Friday 14 December 2018

Housing Minister hits out at TD's remarks claiming he is 'elitist'

Housing Minister Eoghan Murphy. Photo: Keith Arkins
Housing Minister Eoghan Murphy. Photo: Keith Arkins
Housing Minister Eoghan Murphy. Photo: Gareth Chaney, Collins
Cormac McQuinn

Cormac McQuinn

MINISTER Eoghan Murphy has hit out at remarks by Fianna Fáil TD Darragh O’Brien who claimed that he and the Taosieach were failing to solve the housing crisis due to their "elitist" and "cosseted" backgrounds.

Mr Murphy said it is a "useless" contribution to the housing debate and claimed that Fianna Fáil are "trying to undermine the Confidence and Supply agreement" with Fine Gael.

Mr O’Brien’s remarks about Mr Murphy and Leo Varadkar were reported in the Sunday Independent and sparked anger in Fine Gael.

Fianna Fáil’s new housing spokesman said: "They don’t feel there is a problem and maybe it’s because of their own backgrounds that they don’t get it."

Mr Murphy responded to the comments saying: "I couldn’t think of a more useless contribution to the national debate on housing and homelessness.

"This is a very serious issue. I have the responsibility to fix this crisis, to fix this shortage.

"The government has a responsibility to fix this and we are fixing this.

"Fianna Fáil’s only responsibility and only experience in housing was to break our housing sector, break our construction industry and to break our economy," he claimed.

And he added: "And now because they’ve got nowhere else to go they’re making personal attacks. So I’m going to continue to be focused on solutions."

Mr Murphy was asked if Mr O’Brien’s remarks would make it more difficult to establish a good working relationship in the sensitive months approaching the Budget.

He said: "I think what’s happening here is very obvious. Fianna Fáil are trying to undermine the Confidence and Supply agreement.

"We’ve had a number of their frontbench people coming out and saying they don’t want to extend the confidence and supply agreement, about not even being sure if we can make it to the Budget.

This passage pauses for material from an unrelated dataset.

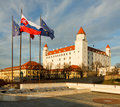 Bratislava castle with flags Stock Photos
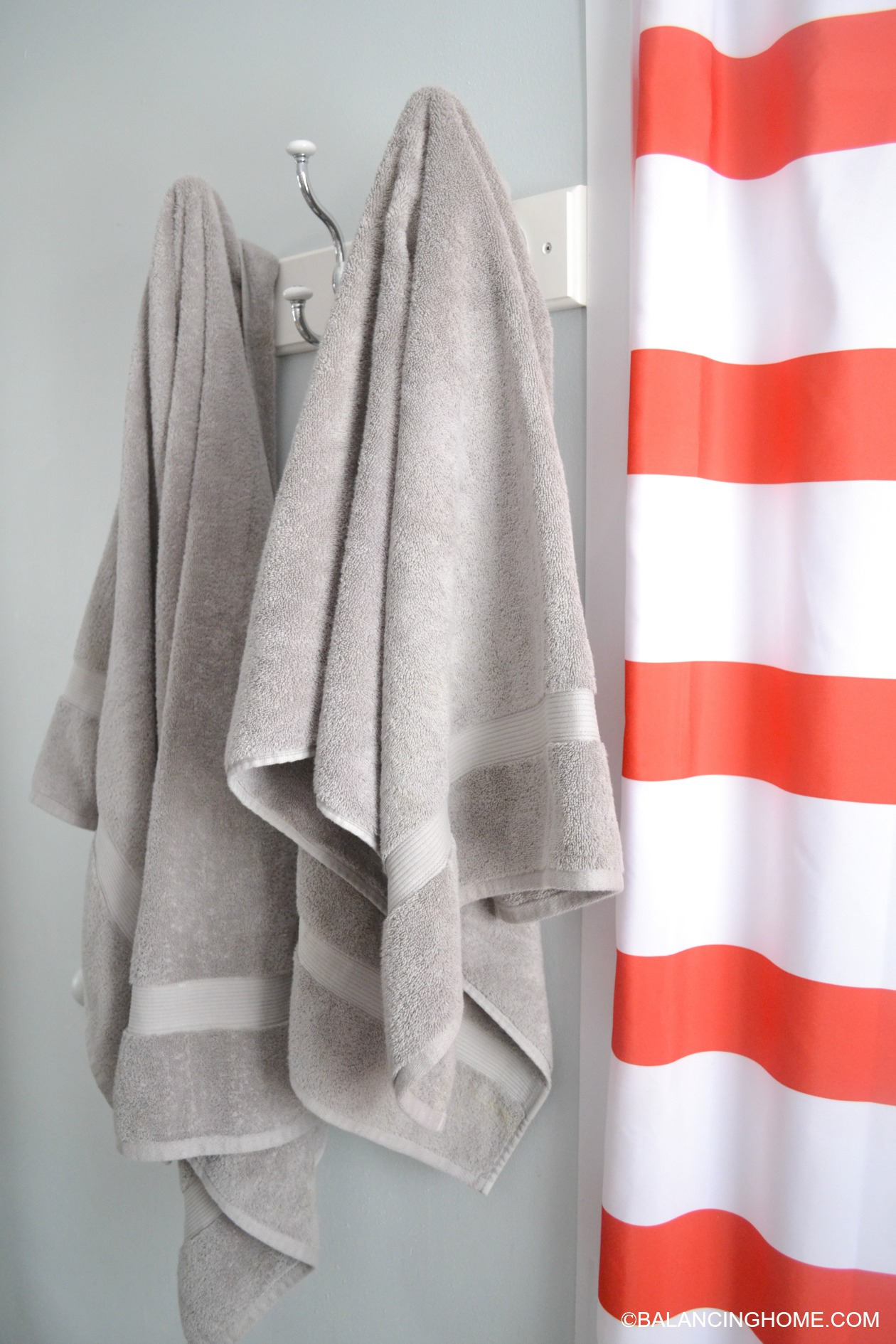 grey white striped shower curtain. cleaning organizing bathroom with pedestal sink towel hooks red white  striped shower curtain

"The country wants stability… if I’m to do my job I need the time and the resources which have been made available to me to put them into continued work to continue to drive the solution we have which is have shown results in 2017."

Mr O'Brien has previously accused Fine Gael of "over-reaction" to his remarks and denied they were a personal attack on Mr Murphy and Mr Varadkar.

Meanwhile, Sinn Féin is holding off placing a motion of no confidence in Mr Murphy before the Dáil because they do not want the Government to collapse in advance of the abortion referendum.

Party leader Mary Lou McDonald said they do not believe Mr Murphy is capable of solving the housing and homelessness crisis.

"The clock is ticking from him," she told reporters at Leinster House today.

However, Ms McDonald said they will not seek to have him dislodged from the ministry at this time.

"We don’t want to see the Government collapse in advance of May 25," she said.

That is the date of the referendum on repealing the Eighth Amendment which Sinn Féin is supporting.

The party leader said it would "not be in the national interest" to risk an election that would derail the referendum campaign.

However, she said they will revisit Mr Murphy’s suitability for office afterwards.

By placing a motion of no confidence, Sinn Féin would force Fianna Fáil to either back the minister or effectively sack him.

If they chose the latter it would be a breach of the confidence and supply deal with Fine Gael and the country would almost certainly be bounced into a general election.